__Written problem 1__: Rewrite the passage of the band history that opens with the words containing "World Trade is" and closes with "second album, Euphoria.", substituting "art rock" for "progressive rock".

__Given text__:
---

World Trade is a U.S. progressive rock band that features Billy Sherwood on bass and vocals and Bruce Gowdy on guitar. Yes's Chris Squire performed as a guest on their second album, Euphoria.

History
The band was formed with Sherwood on lead vocals and bass, Gowdy on guitars, Guy Allison on keyboards and Mark T. Williams on drums. World Trade evolved from an earlier band, Lodgic, featuring Sherwood and Allison.

Their 1989 eponymous debut was co-produced by Keith Olsen. A second album followed in 1995 on Magna Carta Records, with Williams being replaced by Jay Schellen. The album was produced by Sherwood. The band's sound had similarities to 1980s Yes and the album included two Chris Squire Experiment tracks with Squire making uncredited contributions on backing vocals. Because of the similarity between the two bands, Sherwood and Gowdy briefly worked together with Yes after vocalist Jon Anderson and guitarist/vocalist Trevor Rabin left the band. However, both returned for the album Union before any material could be recorded with Sherwood and Gowdy.

---

Source records:
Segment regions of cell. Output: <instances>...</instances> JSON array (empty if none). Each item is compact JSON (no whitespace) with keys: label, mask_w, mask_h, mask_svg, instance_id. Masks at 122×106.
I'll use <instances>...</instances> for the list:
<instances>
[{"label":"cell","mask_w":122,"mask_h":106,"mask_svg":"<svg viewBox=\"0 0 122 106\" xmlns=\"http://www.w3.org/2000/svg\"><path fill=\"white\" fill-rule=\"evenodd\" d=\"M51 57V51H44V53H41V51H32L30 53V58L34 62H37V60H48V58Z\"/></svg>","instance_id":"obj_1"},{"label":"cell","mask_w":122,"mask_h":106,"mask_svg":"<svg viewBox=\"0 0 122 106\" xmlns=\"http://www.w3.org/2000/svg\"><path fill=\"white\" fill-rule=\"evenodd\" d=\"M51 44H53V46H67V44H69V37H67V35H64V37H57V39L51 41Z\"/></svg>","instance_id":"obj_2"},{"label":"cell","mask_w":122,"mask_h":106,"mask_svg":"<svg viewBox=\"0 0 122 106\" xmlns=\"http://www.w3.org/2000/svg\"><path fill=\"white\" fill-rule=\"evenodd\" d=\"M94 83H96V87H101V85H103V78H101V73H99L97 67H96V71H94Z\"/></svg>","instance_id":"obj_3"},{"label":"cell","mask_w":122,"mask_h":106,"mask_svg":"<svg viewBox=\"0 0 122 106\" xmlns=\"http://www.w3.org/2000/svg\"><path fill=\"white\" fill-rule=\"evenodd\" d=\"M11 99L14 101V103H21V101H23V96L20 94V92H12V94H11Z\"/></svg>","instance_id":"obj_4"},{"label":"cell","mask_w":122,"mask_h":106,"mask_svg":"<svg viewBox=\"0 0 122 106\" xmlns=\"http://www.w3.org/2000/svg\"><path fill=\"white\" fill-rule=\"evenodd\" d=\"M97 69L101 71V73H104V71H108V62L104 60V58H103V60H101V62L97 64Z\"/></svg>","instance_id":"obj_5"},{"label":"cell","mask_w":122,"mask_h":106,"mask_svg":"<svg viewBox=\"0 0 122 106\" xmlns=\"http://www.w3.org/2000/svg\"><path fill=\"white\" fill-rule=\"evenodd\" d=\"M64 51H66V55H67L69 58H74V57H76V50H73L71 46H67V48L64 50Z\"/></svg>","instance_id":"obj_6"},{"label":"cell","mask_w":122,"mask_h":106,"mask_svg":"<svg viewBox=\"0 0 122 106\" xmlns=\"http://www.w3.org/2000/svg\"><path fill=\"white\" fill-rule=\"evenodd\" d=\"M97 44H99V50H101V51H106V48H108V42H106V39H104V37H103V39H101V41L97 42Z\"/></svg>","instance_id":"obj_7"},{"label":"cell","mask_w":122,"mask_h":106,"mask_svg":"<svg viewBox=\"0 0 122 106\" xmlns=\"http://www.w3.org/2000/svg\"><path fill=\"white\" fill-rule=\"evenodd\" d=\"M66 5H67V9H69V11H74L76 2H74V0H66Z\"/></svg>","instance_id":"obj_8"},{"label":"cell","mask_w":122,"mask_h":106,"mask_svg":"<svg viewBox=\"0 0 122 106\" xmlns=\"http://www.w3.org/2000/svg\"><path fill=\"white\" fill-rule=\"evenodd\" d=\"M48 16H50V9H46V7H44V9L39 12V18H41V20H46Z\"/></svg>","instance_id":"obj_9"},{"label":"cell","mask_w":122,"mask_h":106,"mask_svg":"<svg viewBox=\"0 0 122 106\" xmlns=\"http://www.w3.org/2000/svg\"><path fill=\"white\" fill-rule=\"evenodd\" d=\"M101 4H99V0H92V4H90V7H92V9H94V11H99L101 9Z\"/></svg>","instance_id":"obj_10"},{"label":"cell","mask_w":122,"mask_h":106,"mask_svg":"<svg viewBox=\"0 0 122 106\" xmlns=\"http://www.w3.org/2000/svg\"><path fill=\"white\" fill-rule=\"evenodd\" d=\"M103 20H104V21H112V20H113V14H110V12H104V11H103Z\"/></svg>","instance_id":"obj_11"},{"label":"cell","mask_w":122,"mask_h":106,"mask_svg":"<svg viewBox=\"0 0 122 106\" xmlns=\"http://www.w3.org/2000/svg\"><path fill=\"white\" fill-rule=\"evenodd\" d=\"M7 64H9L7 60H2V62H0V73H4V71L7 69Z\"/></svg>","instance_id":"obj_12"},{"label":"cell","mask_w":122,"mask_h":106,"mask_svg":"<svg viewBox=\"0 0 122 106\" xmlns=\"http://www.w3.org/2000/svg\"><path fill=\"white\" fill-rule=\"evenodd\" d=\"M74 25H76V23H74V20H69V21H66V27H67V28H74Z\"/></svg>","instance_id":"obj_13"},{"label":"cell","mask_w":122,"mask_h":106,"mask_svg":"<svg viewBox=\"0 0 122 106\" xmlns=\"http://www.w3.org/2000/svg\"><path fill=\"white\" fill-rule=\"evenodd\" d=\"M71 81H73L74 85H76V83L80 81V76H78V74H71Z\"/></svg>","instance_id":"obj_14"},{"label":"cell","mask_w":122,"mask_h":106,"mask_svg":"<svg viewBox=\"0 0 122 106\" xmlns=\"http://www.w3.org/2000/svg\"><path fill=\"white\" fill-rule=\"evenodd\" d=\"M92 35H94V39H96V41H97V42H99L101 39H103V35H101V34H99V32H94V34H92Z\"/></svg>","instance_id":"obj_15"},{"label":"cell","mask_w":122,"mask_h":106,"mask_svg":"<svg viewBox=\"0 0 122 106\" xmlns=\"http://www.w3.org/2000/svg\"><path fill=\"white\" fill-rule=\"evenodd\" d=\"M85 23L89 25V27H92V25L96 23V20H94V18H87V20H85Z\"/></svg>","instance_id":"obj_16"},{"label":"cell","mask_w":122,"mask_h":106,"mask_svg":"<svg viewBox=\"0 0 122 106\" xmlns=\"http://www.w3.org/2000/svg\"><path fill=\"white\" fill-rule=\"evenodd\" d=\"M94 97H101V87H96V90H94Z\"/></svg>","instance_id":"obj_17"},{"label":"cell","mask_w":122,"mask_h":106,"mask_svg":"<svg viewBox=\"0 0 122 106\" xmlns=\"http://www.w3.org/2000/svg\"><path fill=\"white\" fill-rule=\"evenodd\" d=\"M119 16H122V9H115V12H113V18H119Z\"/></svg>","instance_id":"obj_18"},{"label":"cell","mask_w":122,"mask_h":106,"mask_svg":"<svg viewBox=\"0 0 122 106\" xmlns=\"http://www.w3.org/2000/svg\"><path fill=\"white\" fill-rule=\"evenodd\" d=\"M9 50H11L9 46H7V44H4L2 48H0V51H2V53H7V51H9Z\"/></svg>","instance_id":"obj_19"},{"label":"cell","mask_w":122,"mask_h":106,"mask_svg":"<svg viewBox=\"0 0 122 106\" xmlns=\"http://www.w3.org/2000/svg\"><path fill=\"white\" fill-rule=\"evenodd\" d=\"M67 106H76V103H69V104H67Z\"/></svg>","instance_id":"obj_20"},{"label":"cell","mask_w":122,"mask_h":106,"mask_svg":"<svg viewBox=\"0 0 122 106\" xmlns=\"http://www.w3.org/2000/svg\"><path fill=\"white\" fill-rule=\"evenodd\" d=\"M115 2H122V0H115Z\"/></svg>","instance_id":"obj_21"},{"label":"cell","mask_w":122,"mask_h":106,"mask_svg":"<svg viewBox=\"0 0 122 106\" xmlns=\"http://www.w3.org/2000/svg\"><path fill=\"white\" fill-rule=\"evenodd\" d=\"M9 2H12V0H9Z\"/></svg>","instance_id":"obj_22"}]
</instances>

---

__Written problem 2__: Put the source records, from their first line through the line containing "I'll use <instances>...</instances>", into a Markdown table with the columns Row and Line. Give each line its row number, include both end lines, and omit blank lines.

__Complete response 1__:
World Trade is a U.S. art rock band that features Billy Sherwood on bass and vocals and Bruce Gowdy on guitar. Yes's Chris Squire performed as a guest on their second album, Euphoria.

__Complete response 2__:
| Row | Line |
|---|---|
| 1 | Segment regions of cell. Output: <instances>...</instances> JSON array (empty if none). Each item is compact JSON (no whitespace) with keys: label, mask_w, mask_h, mask_svg, instance_id. Masks at 122×106. |
| 2 | I'll use <instances>...</instances> for the list: |